Work to do
Can you copy out each of the records below, character for character, with no changes?

§ §

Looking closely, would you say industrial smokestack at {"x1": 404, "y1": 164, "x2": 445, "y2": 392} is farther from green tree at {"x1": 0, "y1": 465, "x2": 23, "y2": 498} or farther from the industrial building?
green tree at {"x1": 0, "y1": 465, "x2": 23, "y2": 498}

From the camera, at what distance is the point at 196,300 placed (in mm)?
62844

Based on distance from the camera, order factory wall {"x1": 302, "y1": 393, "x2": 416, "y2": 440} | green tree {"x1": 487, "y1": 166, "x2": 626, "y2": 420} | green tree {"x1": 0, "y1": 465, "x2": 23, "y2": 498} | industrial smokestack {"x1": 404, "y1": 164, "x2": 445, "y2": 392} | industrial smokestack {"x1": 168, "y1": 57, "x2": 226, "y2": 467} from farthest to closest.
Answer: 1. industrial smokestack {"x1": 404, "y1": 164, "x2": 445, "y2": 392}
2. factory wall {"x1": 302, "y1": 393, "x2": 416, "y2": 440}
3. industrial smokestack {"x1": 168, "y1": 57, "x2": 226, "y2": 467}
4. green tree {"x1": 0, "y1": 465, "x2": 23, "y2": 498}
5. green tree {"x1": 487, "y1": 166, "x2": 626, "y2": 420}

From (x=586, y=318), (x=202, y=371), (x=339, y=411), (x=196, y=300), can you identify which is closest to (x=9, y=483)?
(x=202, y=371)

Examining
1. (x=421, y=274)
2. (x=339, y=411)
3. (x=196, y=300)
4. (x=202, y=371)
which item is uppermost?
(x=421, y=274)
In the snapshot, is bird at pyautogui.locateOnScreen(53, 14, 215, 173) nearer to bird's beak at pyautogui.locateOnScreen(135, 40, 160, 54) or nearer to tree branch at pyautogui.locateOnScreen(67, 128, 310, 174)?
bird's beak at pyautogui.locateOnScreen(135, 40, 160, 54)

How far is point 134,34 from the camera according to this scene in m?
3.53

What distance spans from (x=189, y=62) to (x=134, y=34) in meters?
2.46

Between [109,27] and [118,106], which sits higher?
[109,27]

§ §

Solution below
Looking closely, would you say industrial smokestack at {"x1": 404, "y1": 164, "x2": 445, "y2": 392} is farther from green tree at {"x1": 0, "y1": 465, "x2": 23, "y2": 498} or farther from the industrial building?
green tree at {"x1": 0, "y1": 465, "x2": 23, "y2": 498}

From the camera, at what distance is the point at 196,300 placed (in mm)?
62844

Based on distance from the camera, order factory wall {"x1": 302, "y1": 393, "x2": 416, "y2": 440} | green tree {"x1": 487, "y1": 166, "x2": 626, "y2": 420} | green tree {"x1": 0, "y1": 465, "x2": 23, "y2": 498} | industrial smokestack {"x1": 404, "y1": 164, "x2": 445, "y2": 392} | industrial smokestack {"x1": 168, "y1": 57, "x2": 226, "y2": 467} from farthest to closest.
Answer: 1. industrial smokestack {"x1": 404, "y1": 164, "x2": 445, "y2": 392}
2. factory wall {"x1": 302, "y1": 393, "x2": 416, "y2": 440}
3. industrial smokestack {"x1": 168, "y1": 57, "x2": 226, "y2": 467}
4. green tree {"x1": 0, "y1": 465, "x2": 23, "y2": 498}
5. green tree {"x1": 487, "y1": 166, "x2": 626, "y2": 420}

From (x=586, y=318), (x=202, y=371), (x=339, y=411), (x=196, y=300), can you identify which is closest to (x=9, y=483)?
(x=202, y=371)

Examining
1. (x=421, y=274)
2. (x=339, y=411)
3. (x=196, y=300)
4. (x=202, y=371)
which item is uppermost?
(x=421, y=274)
In the snapshot, is bird at pyautogui.locateOnScreen(53, 14, 215, 173) nearer to bird's beak at pyautogui.locateOnScreen(135, 40, 160, 54) or nearer to tree branch at pyautogui.locateOnScreen(67, 128, 310, 174)?
bird's beak at pyautogui.locateOnScreen(135, 40, 160, 54)

How far is point 134,34 from the camera according to this scene in m?
3.53

What distance spans from (x=189, y=62) to (x=134, y=34) in meters?
2.46

Between [109,27] and [118,106], which sits higher?
[109,27]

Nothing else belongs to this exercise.